__GOAL__
Will you restate verbatim the lines running from the line with "As can be seen" to the end of the data, leaving out everything else?

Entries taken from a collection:

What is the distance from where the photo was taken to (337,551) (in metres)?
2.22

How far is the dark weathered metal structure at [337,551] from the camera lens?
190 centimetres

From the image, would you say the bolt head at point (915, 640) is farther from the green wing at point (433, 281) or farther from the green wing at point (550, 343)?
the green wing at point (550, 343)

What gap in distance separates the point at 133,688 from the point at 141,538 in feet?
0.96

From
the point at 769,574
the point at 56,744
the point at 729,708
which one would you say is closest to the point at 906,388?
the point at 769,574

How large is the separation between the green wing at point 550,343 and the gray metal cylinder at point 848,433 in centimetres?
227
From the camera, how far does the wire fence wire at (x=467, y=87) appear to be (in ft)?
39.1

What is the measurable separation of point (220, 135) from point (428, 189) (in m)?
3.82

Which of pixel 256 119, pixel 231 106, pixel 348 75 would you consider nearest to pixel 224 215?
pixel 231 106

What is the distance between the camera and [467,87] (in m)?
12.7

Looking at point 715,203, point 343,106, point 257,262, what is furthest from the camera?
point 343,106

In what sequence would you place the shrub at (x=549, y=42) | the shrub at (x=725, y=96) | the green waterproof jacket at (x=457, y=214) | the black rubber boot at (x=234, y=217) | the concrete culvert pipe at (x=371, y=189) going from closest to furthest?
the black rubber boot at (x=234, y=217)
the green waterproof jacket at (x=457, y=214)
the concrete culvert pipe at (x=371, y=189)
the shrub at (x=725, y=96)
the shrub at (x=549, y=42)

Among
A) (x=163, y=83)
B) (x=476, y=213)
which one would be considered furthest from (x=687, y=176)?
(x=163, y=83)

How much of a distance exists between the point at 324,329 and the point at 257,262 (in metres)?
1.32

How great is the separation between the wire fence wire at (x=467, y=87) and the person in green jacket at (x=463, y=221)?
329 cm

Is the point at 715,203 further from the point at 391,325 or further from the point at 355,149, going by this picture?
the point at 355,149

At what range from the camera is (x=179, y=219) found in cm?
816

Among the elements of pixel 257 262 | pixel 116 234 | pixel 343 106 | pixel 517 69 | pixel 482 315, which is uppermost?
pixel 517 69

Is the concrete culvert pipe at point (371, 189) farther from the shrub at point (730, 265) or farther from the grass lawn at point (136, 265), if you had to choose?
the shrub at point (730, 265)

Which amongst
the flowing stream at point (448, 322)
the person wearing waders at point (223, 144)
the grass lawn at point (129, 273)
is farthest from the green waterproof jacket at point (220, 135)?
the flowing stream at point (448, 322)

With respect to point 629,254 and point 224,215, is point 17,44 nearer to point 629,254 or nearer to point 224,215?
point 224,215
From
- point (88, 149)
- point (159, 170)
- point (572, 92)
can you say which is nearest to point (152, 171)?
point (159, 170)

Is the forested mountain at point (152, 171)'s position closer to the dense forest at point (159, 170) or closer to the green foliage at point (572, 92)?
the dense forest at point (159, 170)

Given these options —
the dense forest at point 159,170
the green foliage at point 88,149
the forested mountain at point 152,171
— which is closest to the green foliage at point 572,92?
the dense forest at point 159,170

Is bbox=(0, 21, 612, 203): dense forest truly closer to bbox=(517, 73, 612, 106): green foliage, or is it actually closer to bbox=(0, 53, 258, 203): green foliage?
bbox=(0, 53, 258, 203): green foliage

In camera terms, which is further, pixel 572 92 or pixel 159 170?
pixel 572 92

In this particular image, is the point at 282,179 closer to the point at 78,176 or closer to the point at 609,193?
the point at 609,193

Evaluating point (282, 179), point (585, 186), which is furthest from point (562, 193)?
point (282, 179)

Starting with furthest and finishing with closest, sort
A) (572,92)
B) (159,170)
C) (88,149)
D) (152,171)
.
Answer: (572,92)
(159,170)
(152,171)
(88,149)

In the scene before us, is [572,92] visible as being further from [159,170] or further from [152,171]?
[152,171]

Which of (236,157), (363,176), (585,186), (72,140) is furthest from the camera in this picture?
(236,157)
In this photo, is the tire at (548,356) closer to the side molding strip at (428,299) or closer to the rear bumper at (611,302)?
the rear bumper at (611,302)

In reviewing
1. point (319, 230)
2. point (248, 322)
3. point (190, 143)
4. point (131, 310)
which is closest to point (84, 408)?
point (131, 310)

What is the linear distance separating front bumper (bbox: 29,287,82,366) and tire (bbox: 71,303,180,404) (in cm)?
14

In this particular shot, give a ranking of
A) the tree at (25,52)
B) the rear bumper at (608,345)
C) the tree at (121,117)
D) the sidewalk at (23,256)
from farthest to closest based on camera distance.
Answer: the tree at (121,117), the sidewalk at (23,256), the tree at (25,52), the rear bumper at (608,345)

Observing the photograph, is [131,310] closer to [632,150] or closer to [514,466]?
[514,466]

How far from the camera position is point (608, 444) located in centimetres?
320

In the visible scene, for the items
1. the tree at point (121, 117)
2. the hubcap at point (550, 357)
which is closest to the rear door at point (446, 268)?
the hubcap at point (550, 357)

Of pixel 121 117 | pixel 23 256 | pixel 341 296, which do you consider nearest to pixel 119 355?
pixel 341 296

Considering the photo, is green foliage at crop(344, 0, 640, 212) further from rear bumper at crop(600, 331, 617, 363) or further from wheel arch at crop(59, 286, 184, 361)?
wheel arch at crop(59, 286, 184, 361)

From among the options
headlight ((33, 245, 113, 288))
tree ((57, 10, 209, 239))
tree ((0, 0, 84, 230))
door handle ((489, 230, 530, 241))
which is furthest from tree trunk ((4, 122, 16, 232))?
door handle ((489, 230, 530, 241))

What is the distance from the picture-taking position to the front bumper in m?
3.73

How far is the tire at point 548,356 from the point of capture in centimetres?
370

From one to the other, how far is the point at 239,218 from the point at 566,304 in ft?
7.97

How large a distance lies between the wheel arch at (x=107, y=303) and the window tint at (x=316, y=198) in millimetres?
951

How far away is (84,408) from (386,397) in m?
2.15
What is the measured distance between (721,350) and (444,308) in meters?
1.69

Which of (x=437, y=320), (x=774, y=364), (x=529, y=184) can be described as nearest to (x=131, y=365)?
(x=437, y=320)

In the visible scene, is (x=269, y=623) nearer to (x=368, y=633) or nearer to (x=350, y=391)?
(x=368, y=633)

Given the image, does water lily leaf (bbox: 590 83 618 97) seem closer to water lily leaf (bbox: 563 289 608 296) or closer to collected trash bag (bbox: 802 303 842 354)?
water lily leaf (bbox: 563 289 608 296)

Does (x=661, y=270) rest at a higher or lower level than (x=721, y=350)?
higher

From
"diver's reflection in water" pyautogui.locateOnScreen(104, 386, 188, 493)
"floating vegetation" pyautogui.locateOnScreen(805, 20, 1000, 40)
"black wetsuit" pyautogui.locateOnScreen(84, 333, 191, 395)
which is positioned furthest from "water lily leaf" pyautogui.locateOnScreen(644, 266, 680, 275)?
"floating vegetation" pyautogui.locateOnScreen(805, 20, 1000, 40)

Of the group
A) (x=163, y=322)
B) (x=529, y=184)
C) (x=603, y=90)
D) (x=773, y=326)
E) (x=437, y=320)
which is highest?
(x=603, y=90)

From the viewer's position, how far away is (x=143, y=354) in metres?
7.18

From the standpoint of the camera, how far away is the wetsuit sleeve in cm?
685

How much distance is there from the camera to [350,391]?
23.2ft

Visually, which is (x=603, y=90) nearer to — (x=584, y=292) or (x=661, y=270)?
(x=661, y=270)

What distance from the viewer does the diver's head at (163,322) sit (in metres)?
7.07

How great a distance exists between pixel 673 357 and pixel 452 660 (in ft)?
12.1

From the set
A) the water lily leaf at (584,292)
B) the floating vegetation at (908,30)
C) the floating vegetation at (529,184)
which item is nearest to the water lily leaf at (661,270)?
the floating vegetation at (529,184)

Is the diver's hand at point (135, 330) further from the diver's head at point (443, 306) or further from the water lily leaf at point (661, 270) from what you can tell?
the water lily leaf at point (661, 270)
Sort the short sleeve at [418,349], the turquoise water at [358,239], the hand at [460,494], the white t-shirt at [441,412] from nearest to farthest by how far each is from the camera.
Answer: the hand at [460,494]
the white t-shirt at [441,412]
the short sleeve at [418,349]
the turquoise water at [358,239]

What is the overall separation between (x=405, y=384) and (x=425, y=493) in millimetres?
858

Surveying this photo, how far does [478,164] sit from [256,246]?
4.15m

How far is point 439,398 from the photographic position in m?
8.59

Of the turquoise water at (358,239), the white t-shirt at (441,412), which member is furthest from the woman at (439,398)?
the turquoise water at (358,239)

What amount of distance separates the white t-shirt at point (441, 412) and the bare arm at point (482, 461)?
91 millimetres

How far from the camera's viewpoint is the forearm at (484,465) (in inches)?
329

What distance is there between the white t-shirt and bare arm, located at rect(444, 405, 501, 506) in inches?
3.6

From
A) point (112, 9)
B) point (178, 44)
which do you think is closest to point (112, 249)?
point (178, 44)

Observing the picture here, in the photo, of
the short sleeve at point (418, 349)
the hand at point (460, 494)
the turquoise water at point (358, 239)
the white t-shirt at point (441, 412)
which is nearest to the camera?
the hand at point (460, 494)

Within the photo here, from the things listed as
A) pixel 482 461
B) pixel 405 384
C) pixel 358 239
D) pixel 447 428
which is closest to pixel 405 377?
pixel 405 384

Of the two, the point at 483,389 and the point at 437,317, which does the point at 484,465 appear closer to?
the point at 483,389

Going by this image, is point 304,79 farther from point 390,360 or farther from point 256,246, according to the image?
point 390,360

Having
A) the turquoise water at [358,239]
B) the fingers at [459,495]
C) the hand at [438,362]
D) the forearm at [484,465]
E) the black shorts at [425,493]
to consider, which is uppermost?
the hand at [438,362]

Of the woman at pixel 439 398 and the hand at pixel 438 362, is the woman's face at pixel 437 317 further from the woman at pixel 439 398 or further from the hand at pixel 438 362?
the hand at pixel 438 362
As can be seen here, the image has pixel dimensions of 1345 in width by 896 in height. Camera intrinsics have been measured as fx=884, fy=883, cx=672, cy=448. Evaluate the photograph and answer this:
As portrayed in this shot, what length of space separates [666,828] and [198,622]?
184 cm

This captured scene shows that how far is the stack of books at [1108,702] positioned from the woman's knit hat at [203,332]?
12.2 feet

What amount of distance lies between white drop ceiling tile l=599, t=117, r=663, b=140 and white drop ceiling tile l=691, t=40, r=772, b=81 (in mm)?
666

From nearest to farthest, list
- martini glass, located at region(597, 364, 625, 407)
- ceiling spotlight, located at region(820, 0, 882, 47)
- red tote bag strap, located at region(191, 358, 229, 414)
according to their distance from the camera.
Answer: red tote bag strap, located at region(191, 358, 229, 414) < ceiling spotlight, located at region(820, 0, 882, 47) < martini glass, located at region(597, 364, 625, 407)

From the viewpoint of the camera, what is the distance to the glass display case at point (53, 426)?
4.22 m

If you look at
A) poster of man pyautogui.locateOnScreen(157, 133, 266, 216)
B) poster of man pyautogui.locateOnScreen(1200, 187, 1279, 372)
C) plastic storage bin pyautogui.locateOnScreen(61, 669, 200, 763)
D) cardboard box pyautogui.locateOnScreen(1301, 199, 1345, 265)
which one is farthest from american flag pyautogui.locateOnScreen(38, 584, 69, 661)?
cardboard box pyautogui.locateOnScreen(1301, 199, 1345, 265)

__TASK SOLUTION__
As can be seen here, the image has pixel dimensions of 1345 in width by 896 in height. Camera intrinsics have been measured as fx=884, fy=883, cx=672, cy=448. Evaluate the photograph and answer this:
As portrayed in this shot, what length of space separates [666,828] and [198,622]?
184 cm

This captured scene shows that how far is the stack of books at [1108,702] positioned from the woman's knit hat at [203,332]?
12.2 feet

What amount of distance lies between white drop ceiling tile l=599, t=117, r=663, b=140 and white drop ceiling tile l=691, t=40, r=772, b=81 (in mm)?
666

From nearest to farthest, list
- martini glass, located at region(597, 364, 625, 407)
- ceiling spotlight, located at region(820, 0, 882, 47)
- red tote bag strap, located at region(191, 358, 229, 414)
according to their distance from the camera.
Answer: red tote bag strap, located at region(191, 358, 229, 414) < ceiling spotlight, located at region(820, 0, 882, 47) < martini glass, located at region(597, 364, 625, 407)

From the viewpoint of the camera, what is the distance to the glass display case at point (53, 426)?
4.22 m

If you look at
A) poster of man pyautogui.locateOnScreen(157, 133, 266, 216)
B) poster of man pyautogui.locateOnScreen(1200, 187, 1279, 372)
C) plastic storage bin pyautogui.locateOnScreen(61, 669, 200, 763)
D) cardboard box pyautogui.locateOnScreen(1301, 199, 1345, 265)
which one is farthest from american flag pyautogui.locateOnScreen(38, 584, 69, 661)?
cardboard box pyautogui.locateOnScreen(1301, 199, 1345, 265)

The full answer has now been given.